== Entries provided ==
BEGIN

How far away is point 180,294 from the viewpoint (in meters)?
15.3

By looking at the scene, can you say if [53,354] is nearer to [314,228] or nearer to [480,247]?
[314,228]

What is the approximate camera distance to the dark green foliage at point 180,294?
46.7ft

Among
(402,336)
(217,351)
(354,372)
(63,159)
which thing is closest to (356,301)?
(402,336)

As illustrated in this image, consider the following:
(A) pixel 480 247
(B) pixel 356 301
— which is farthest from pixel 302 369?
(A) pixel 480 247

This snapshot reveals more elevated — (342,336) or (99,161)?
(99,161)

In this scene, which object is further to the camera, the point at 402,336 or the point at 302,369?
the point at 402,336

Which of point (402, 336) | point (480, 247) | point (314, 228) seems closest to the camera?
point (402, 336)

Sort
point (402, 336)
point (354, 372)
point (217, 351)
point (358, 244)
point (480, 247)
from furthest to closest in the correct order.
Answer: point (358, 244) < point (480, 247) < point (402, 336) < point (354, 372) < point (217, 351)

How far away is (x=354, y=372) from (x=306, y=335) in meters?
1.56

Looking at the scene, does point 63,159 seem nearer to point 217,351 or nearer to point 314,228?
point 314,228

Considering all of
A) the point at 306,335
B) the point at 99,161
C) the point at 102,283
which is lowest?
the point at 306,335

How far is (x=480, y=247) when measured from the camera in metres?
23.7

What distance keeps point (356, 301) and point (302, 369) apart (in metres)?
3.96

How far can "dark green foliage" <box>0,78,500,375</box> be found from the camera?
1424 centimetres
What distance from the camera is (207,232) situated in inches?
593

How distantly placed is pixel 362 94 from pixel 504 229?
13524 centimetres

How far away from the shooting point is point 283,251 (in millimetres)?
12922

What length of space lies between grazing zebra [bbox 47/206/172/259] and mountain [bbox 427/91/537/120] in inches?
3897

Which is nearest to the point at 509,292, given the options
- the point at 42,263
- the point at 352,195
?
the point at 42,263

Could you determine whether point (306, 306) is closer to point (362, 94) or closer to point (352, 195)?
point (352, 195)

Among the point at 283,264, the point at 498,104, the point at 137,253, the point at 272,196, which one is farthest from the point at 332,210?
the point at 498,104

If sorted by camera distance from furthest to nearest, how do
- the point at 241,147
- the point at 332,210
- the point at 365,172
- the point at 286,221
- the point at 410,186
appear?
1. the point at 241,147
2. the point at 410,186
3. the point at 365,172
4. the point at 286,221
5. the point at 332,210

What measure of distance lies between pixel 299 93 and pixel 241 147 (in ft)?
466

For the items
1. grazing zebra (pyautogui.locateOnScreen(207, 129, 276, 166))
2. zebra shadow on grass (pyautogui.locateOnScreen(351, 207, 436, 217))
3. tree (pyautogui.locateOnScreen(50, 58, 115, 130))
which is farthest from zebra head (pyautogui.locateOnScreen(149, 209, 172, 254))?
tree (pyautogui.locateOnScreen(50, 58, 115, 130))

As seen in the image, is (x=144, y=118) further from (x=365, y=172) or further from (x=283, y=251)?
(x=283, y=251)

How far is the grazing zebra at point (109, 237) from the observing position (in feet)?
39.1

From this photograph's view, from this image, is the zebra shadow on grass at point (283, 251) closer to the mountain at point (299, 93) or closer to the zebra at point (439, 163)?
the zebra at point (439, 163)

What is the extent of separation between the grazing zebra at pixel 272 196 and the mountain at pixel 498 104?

END

== What to do ==
Print the records above exactly as they appear.

== Final result ==
How far away is point 180,294 from the viewpoint (in meters)?
15.3

By looking at the scene, can you say if [53,354] is nearer to [314,228] or nearer to [480,247]?
[314,228]

What is the approximate camera distance to the dark green foliage at point 180,294?
46.7ft

Among
(402,336)
(217,351)
(354,372)
(63,159)
which thing is closest to (356,301)?
(402,336)

As illustrated in this image, consider the following:
(A) pixel 480 247
(B) pixel 356 301
— which is farthest from pixel 302 369?
(A) pixel 480 247

This snapshot reveals more elevated — (342,336) or (99,161)?
(99,161)

In this scene, which object is further to the camera, the point at 402,336 or the point at 302,369?
the point at 402,336

Which of point (402, 336) | point (480, 247) | point (314, 228) seems closest to the camera?
point (402, 336)

Sort
point (402, 336)
point (354, 372)
point (217, 351)
point (358, 244)
point (480, 247)
from furthest to closest in the correct order.
Answer: point (358, 244) < point (480, 247) < point (402, 336) < point (354, 372) < point (217, 351)

How far away is (x=354, y=372) from (x=306, y=335) in meters?
1.56

Looking at the scene, does point 63,159 seem nearer to point 217,351 or nearer to point 314,228?
point 314,228

Considering all of
A) the point at 306,335
B) the point at 99,161
C) the point at 102,283
which is lowest?
the point at 306,335

How far is (x=480, y=247) when measured from the camera in metres?
23.7

What distance keeps point (356, 301) and point (302, 369) apart (in metres)?
3.96

How far can "dark green foliage" <box>0,78,500,375</box> be found from the camera?
1424 centimetres
What distance from the camera is (207,232) situated in inches?
593

How distantly placed is pixel 362 94 from pixel 504 229?
13524 centimetres

How far away from the shooting point is point 283,251 (in millimetres)?
12922

What length of space lies between grazing zebra [bbox 47/206/172/259] and mountain [bbox 427/91/537/120] in inches?
3897

Which is nearest to the point at 509,292, given the options
- the point at 42,263
- the point at 352,195
?
the point at 42,263

Could you determine whether point (306, 306) is closer to point (362, 94) or closer to point (352, 195)?
point (352, 195)

Among the point at 283,264, the point at 498,104, the point at 137,253, the point at 272,196, which one is farthest from the point at 332,210?
the point at 498,104

If sorted by camera distance from furthest to nearest, how do
- the point at 241,147
- the point at 332,210
- the point at 365,172
- the point at 286,221
- the point at 410,186
appear?
1. the point at 241,147
2. the point at 410,186
3. the point at 365,172
4. the point at 286,221
5. the point at 332,210

What measure of distance lies between pixel 299 93 and pixel 241 147 (in ft)?
466

For the items
1. grazing zebra (pyautogui.locateOnScreen(207, 129, 276, 166))
2. zebra shadow on grass (pyautogui.locateOnScreen(351, 207, 436, 217))
3. tree (pyautogui.locateOnScreen(50, 58, 115, 130))
which is farthest from zebra head (pyautogui.locateOnScreen(149, 209, 172, 254))?
tree (pyautogui.locateOnScreen(50, 58, 115, 130))

As seen in the image, is (x=144, y=118) further from (x=365, y=172) or further from (x=283, y=251)?
(x=283, y=251)

How far is the grazing zebra at point (109, 237) from the observing position (in feet)?
39.1

From this photograph's view, from this image, is the zebra shadow on grass at point (283, 251) closer to the mountain at point (299, 93) or closer to the zebra at point (439, 163)?
the zebra at point (439, 163)

What is the extent of separation between the grazing zebra at pixel 272 196 and the mountain at pixel 498 104?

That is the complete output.